I’ve liked all of Kenneth Branagh‘s Shakespeare movies, even the one the critics all hated, the musical version of Love’s Labour’s Lost, where he took considerable liberties by adding musical numbers from the great songwriters of the 1930s performed by non-pro singers and dancers. While I enjoy adaptations set in the proper period, like his Henry V, or my favorite, Much Ado About Nothing, I also like old wine in new bottles. One of my favorite Gilbert and Sullivan performances of The Mikado takes place in an English seaside resort in the 1920s. The director’s explanation? “The Mikado has nothing to do with Japan.” He’s right, any more than Hamlet has anything to do with Denmark … and Branagh’s Hamlet takes place in the 19th Century in a palace that could be anywhere, but is really Blenheim Palace, Oxfordshire.

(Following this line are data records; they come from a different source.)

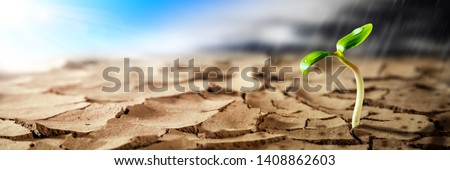 Plant Growing In Hot Dry Desert With Sunshine And Rain Storm Coming On The Horizon - New Life / Hope Concept Stockfoto ©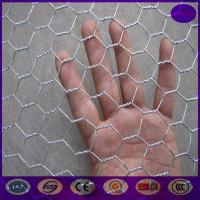 Quality High quality Chicken hexagonal wire mesh , chicken wire netting for bird cages for sale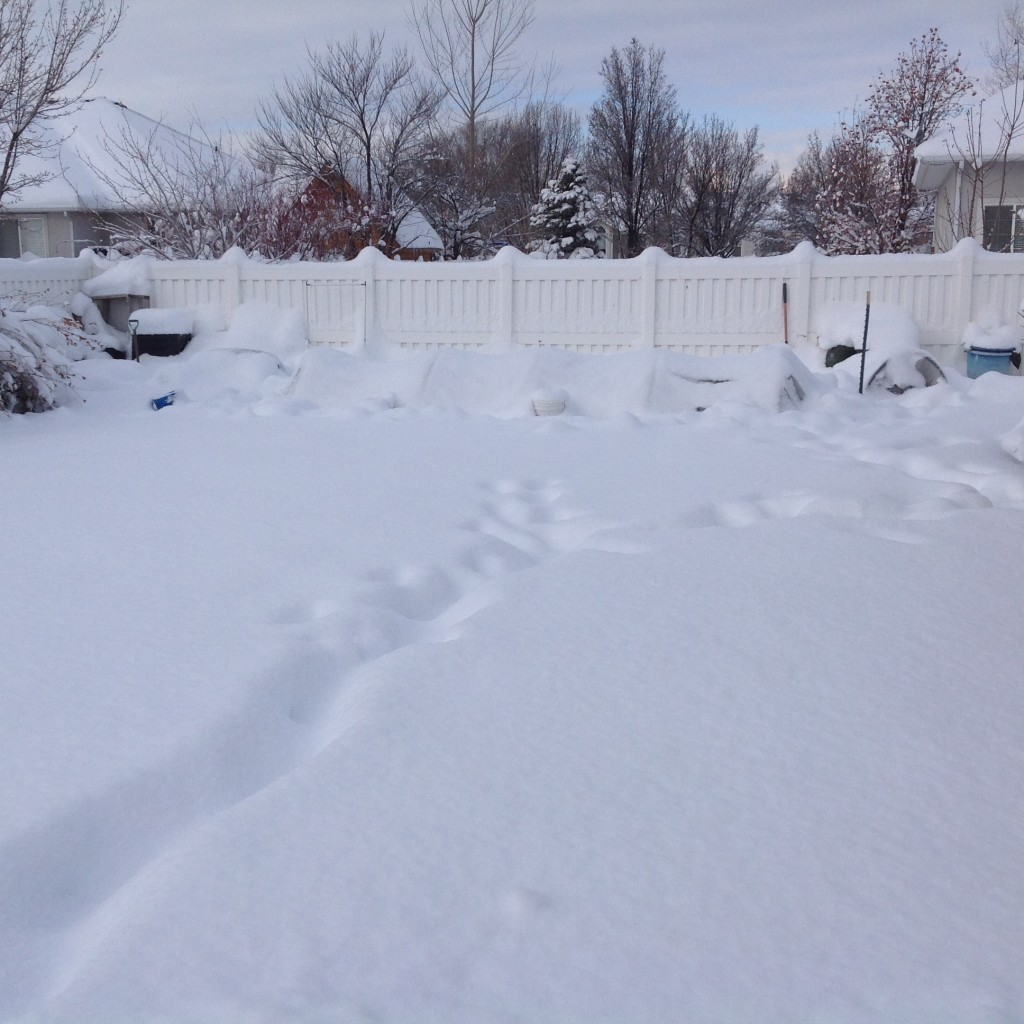 snow covered winter garden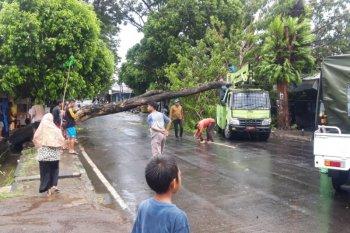 Sejumlah pohon di jalan raya Kota Ternate tumbang akibat angin kencang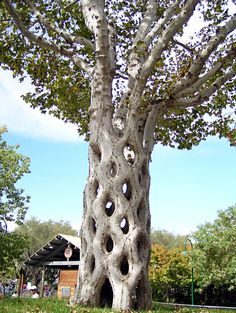"As a hobby, bean farmer Axel Erlandson shaped trees – he pruned, bent, and grafted trees into fantastic shapes and called them ""Circus Trees."" For example, to make this ""Basket Tree"" arborsculpture, Erlandson planted six sycamore trees in a circle and then grafted them together to form the diamond patterns."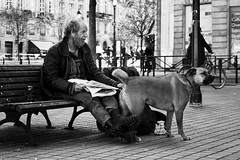 Human's best friend (Valentino Belloni) Tags: dog street streetphotography homeless nikon 35mm bordeaux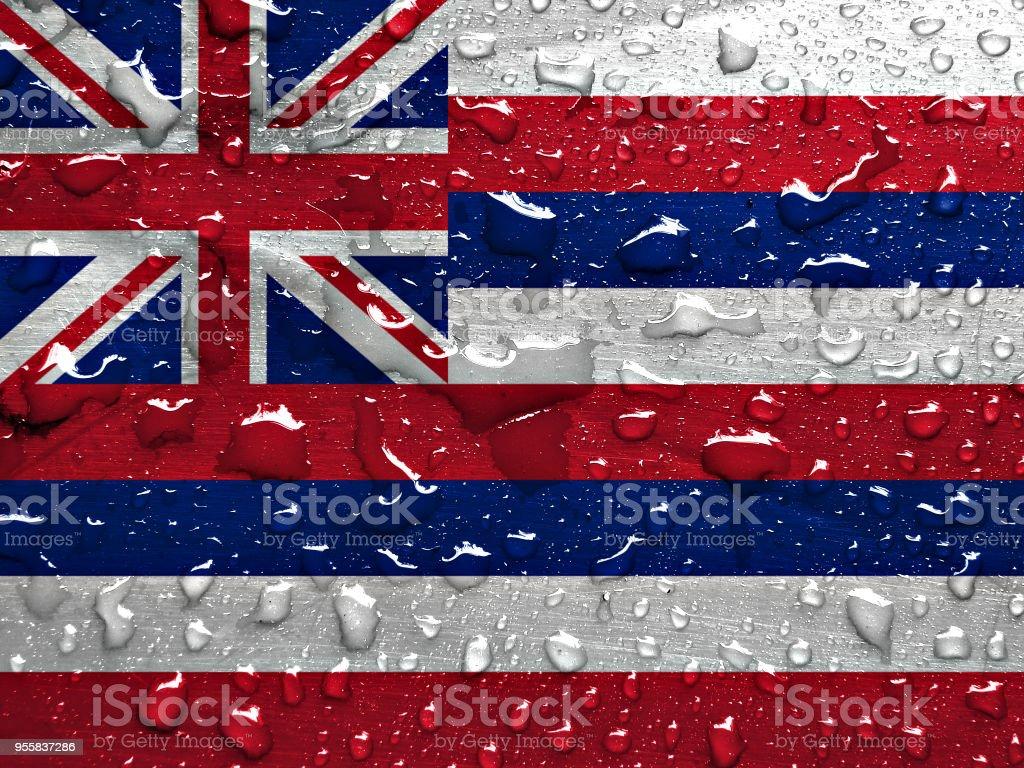 Bandeira de Havaí com chuva cai - foto de acervo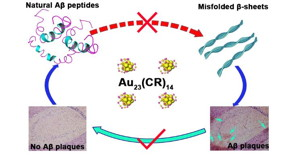 Au23(CR)14 Nanocluster functions in multiple stages of the progression from Aβ monomer to Aβ plaques.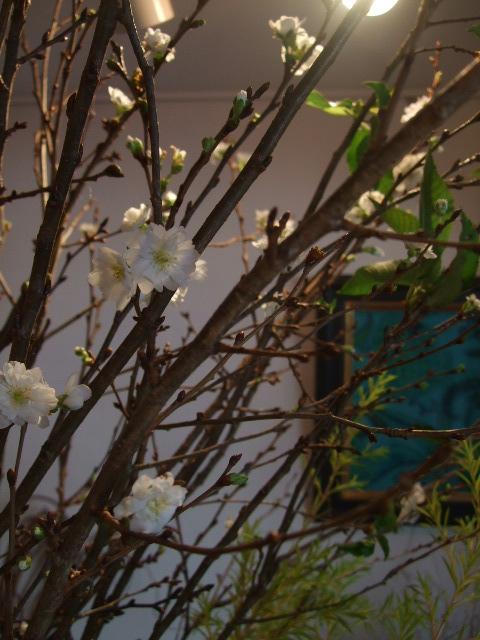 オークリーフ(市川バラ園の花たち)_f0049672_17513541.jpg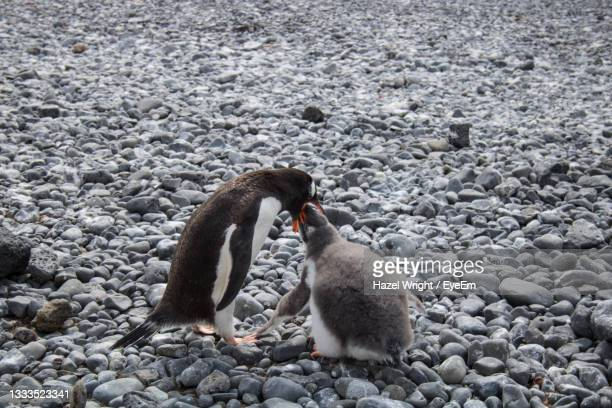 gentoo penguin feeding chick, in antarctica - antarctic sound stock pictures, royalty-free photos & images
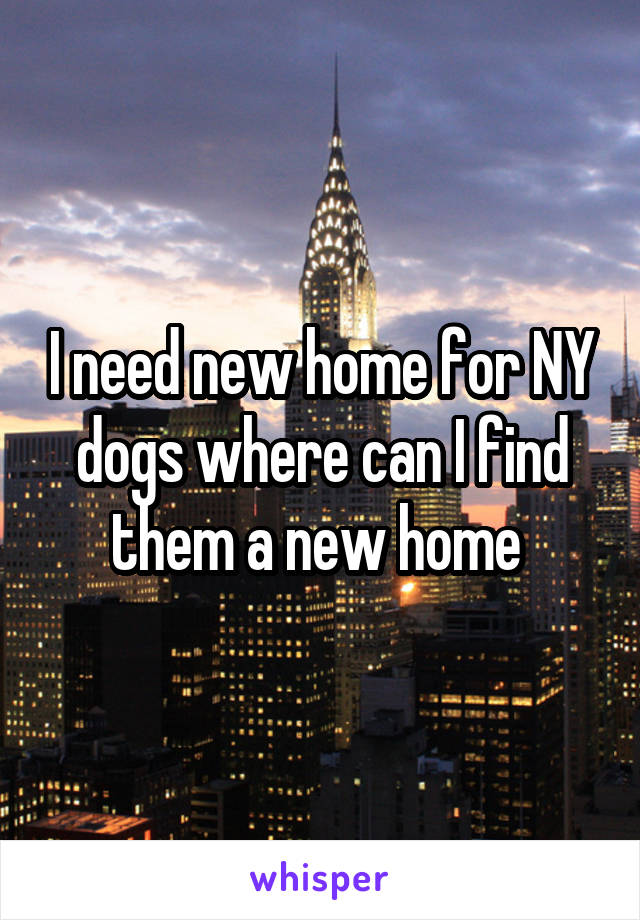 I need new home for NY dogs where can I find them a new home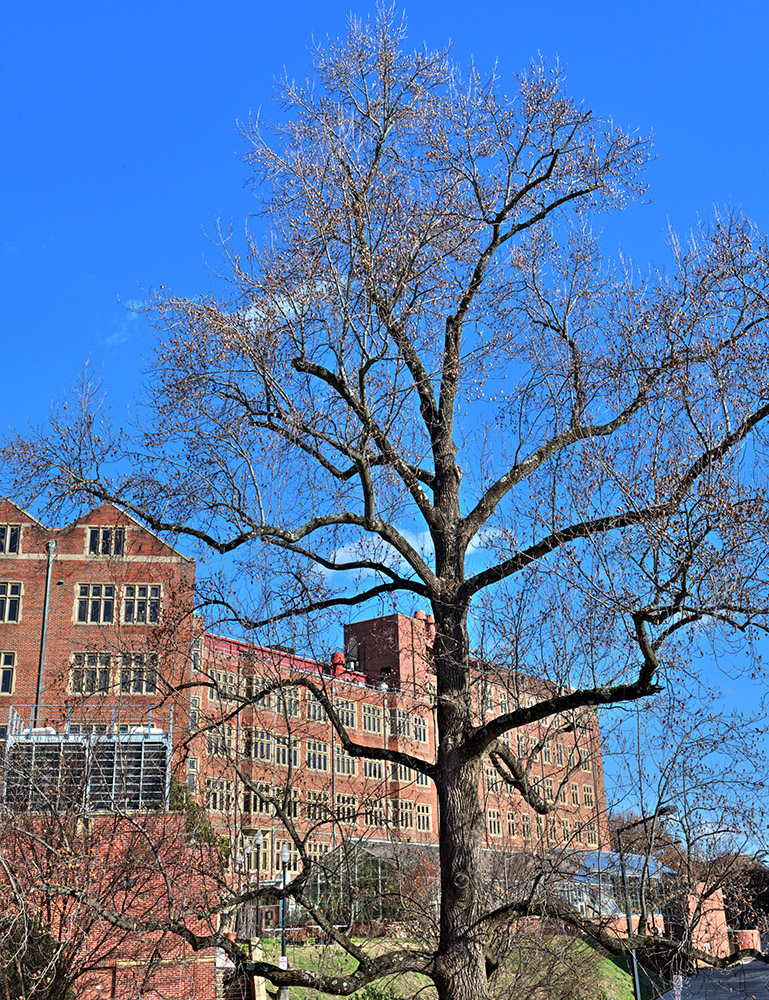large-tree-on-campus-of-university-tennessee-knoxville.jpg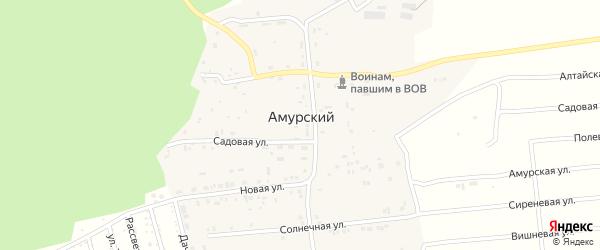 Амурский 2-й переулок на карте Барнаула с номерами домов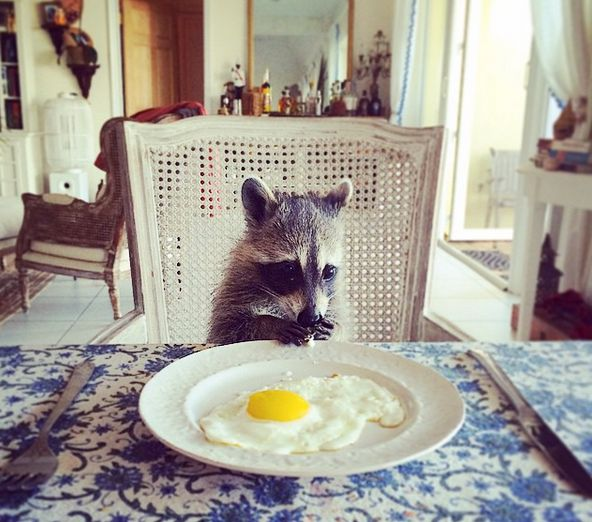 Pumpkin is a domesticated raccoon who enjoys the finer things in life.
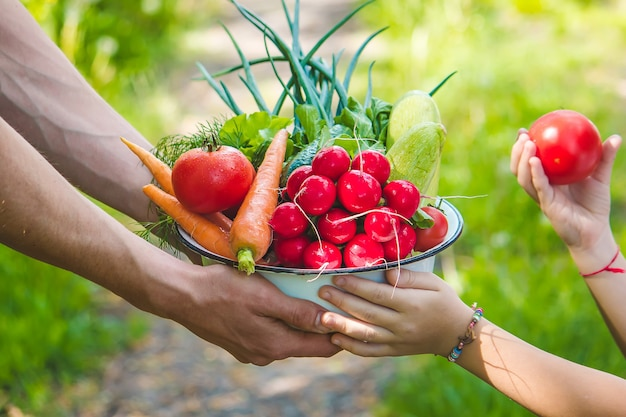 Een man en zijn kind in de tuin met groenten in hun handen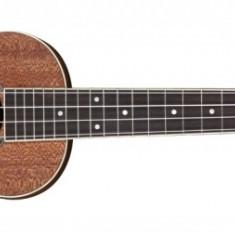 Fender Ukulele Mino'Aka - Concert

But I was a little puzzled at first by his setting this in one of the trading enclaves of Japan in the 1800s, shortly after its opening to the West. The cast was still all Brits, though the rationale for Duke Senior to appear in full Samurai armor was apparently that he had “gone native.” And the first few minutes were a little baffling, too, as ninjas appeared and began breaking necks. I didn’t recall anything at all like that from the one other time I saw the play. And wasn’t this supposed to be a comedy? Turns out this was a flashback to the violent coup that deposed Duke Frederick before the play begins. I’m not sure that was a good idea. But then the wrestling match began, and I decided the reason Branagh chose Japan was so he could make them into sumos. It was a great scene, I’ll grant him that.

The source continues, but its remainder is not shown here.